General characteristics
- Displacement: 223 (full load)
- Length: 87 ft 5 in (26.64 m)
- Beam: 23 ft 10 in (7.26 m)
- Draught: 10 ft 3 in (3.12 m)
- Speed: 10.0 knots
- Complement: 12
- Armament: two .50 cal (12.7 mm) machine guns

= USS Reedbird (AMc-30) =

Minesweeper of the United States Navy

USS Reedbird (AMc-30) was a Reedbird-class coastal minesweeper acquired by the U.S. Navy for the dangerous task of removing mines from minefields laid in the water to prevent ships from passing.

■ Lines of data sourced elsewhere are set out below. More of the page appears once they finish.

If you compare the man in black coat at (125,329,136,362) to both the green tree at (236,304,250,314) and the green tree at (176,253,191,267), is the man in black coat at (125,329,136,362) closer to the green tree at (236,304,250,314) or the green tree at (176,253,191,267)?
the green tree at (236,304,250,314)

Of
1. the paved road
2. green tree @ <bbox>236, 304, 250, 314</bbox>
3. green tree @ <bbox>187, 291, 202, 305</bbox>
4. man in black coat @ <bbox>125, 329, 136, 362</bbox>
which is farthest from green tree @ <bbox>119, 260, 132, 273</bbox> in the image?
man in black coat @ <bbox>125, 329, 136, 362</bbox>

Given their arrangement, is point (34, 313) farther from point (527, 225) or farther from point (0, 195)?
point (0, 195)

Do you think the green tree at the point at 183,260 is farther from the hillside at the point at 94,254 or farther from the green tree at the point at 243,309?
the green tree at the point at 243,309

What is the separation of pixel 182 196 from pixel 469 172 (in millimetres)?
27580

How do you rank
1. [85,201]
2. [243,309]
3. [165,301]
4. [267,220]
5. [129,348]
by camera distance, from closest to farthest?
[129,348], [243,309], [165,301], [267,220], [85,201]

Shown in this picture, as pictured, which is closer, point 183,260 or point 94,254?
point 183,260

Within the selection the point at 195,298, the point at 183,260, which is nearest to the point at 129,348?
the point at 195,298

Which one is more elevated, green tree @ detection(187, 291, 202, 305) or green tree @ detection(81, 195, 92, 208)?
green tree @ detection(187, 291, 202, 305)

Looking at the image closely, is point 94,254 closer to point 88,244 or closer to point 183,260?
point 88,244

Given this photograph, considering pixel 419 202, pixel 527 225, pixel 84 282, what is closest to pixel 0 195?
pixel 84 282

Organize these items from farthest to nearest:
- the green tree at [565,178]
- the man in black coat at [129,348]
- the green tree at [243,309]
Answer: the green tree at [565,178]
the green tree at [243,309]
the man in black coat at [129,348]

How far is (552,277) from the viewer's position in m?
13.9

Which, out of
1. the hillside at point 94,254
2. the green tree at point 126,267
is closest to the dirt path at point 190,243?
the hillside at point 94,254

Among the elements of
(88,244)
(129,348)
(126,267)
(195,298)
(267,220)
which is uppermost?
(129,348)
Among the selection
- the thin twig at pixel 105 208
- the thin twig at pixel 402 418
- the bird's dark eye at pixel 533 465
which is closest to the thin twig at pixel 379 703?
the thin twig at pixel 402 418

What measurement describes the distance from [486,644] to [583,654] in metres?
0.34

The first ship to be named Reedbird by the Navy was built in 1935 as the wooden purse-seiner Fearless by Al Larson, Terminal Island, California, was purchased by the Navy from Tony Marincovich and others 18 November 1940; renamed Reedbird (AMc-30), 30 December 1940; converted to a coastal minesweeper by the Campbell Machine Co., San Diego, California, and placed in service 29 April 1941. She was present at Pearl Harbor on December 7, 1941 (Attack on Pearl Harbor) and was undamaged.

== World War II service ==

Reedbird departed San Diego 14 May 1941 and, with , steamed west to Pearl Harbor. She reported for duty in the 14th Naval District 28 May and, equipped with acoustical, magnetic, and "O" type gear, operated in Hawaiian waters throughout World War II.

== Post-war deactivation ==

Then ordered inactivated, Reedbird returned to San Diego where she was stripped and placed out of service 14 January 1946. Her name was struck from the Navy list 7 February 1946 and on 8 November 1946 she was delivered to the Maritime Commission for disposal.